World Mental Health Day 2023
October 20, 2023
Every year we celebrate World Mental Health Day in October, and this year’s theme is that ‘Mental health is a universal human right’. The day is all about raising awareness and driving positive change for everyone’s wellbeing, including those from groups most likely to face barriers to good mental health.
In this blog post we will explore a few top tips for both talking about your mental health, talking to someone about their mental health and how we can all look after our own mental health.
Talking about your mental health
Talking can be really helpful, but starting the conversation can be difficult. Have a think about someone you trust that you want to open up to; this may be a close friend, a family member or someone from a support helpline. Then, consider where you feel comfortable enough to have this conversation. Sometimes, it’s easier to chat whilst doing an activity together, so perhaps you may want to walk and talk (stopping on the way to get a milkshake with all of the toppings is optional…).
You may want to start the conversation a phrase like “I’ve been finding things difficult lately” or “I’m struggling to cope at the moment”. They may have been through something similar in their own life, or they may not have – but being open and honest about how you’re feeling and the impact this is having on your life can help them understand what you’re going through, even if it does feel uncomfortable at first. Remember, talking about your mental health is brave and courageous!

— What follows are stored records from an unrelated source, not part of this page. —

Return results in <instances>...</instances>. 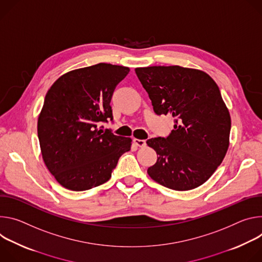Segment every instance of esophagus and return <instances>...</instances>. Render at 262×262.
Listing matches in <instances>:
<instances>
[{
	"mask_svg": "<svg viewBox=\"0 0 262 262\" xmlns=\"http://www.w3.org/2000/svg\"><path fill=\"white\" fill-rule=\"evenodd\" d=\"M134 143L136 144L137 147H139V148H142V147H146V144H147V142H146V140L144 139H137V138H134Z\"/></svg>",
	"mask_w": 262,
	"mask_h": 262,
	"instance_id": "34e87169",
	"label": "esophagus"
}]
</instances>
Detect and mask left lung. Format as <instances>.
<instances>
[{"mask_svg":"<svg viewBox=\"0 0 262 262\" xmlns=\"http://www.w3.org/2000/svg\"><path fill=\"white\" fill-rule=\"evenodd\" d=\"M135 73L155 113H169L175 123L168 136L147 140L158 155L149 176L173 190L202 185L229 147L231 119L219 86L206 73L179 66L138 68Z\"/></svg>","mask_w":262,"mask_h":262,"instance_id":"8db88e82","label":"left lung"}]
</instances>
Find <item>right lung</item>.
I'll list each match as a JSON object with an SVG mask.
<instances>
[{"label": "right lung", "instance_id": "obj_1", "mask_svg": "<svg viewBox=\"0 0 262 262\" xmlns=\"http://www.w3.org/2000/svg\"><path fill=\"white\" fill-rule=\"evenodd\" d=\"M129 68L99 63L69 72L48 91L37 123L43 161L63 187L82 191L107 182L131 138L103 130L113 120V92Z\"/></svg>", "mask_w": 262, "mask_h": 262}]
</instances>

Talking to someone else about their mental health
If you are worried about someone, it’s important to have a conversation in a place without distractions so they feel comfortable and able to open up. The famous quote, “Listening is the greatest gift we can give to another human being” is in fact very true – too often we underestimate the power of a listening ear and a kind word, which can make all the difference to someone who is struggling.
We can show people that we are actively listening to them by facing them, not interrupting and by being curious. We can ask questions to help clarify what they mean and we can ask open questions, relevant to what they are saying. Remember, people are often not asking for solutions – they are just asking to be heard. However, it is OK to ask them how you can help as this allows them to consider if they would benefit from any practical support, or whether they’d like to keep things as normal with the opportunity to chat about what is going on in their life.
What works? Mental health tips…
When we consider looking after our mental health, it can be useful to consider the ‘5 ways to wellbeing’. These are five things that can really boost our mental wellbeing: connect, be active, take notice, give and keep learning. These are different things that can help contribute to positive experiences of life and help us to feel happier.
Connecting with others is a great way to boost your mood! It can enhance our sense of belonging and help us share positive experiences, and it can be easier than you think:
- Talk to someone instead of sending a text
- Ask how someone’s day was
- Put five minutes aside to find out how someone really is
- Get in touch with someone you haven’t spoken to in a while
Being active has been proven to release feel good chemicals in the brain. There are lots of ways to get active (and they don’t have to include the gym, if that’s your worst nightmare…) – here are a few ideas to get started:
- Go for a walk with a friend
- Get off the bus one stop earlier than usual and walk the final part of your journey
- Have a kick-about in a local park or garden
- Look online for free dance or yoga videos that can be done inside, if the Autumnal weather is putting you off venturing too far into the great outdoors!
Taking notice involves slowing down and paying attention to your thoughts, feelings and senses. We can do this by practicing mindfulness which encourages us to live in the moment, slow down and relax.
- Have a look around you and think about 5 things you can see, 4 things you can hear, 3 things you can touch, 2 things you can smell and 1 thing you can taste
- Take some mindful deep breaths. Breathe in through your nose and count to 5, before breathing out slowly. Repeat this 3 times.
Notice how these techniques bring you back to the present moment, and limit your worries about the past and the future.
Giving to others can be equally rewarding for ourselves – if we do good, we often feel good! Consider whether you could do a random act of kindness for someone today:
- Write someone a kind note
- Give someone a compliment
- Donate old clothes to charity
- Volunteer your time with a local charity, animal shelter or community group
Keeping your mind active and embracing challenge can also help your mental health – it can also really boost our self-confidence and provide us with a sense of accomplishment.
Not sure where to start? Perhaps you could:
- Listen to a podcast
- Learn and try out a new recipe
- Research something you’ve always wondered about
- Download an app to learn a new language
These methods of self care and wellbeing can be really helpful, but they can’t fix everything – if you really are struggling try reaching out to a professional or GP. Samaritans are also available to phone 24/7 and, if you feel you are in danger due to your mental health, call 999.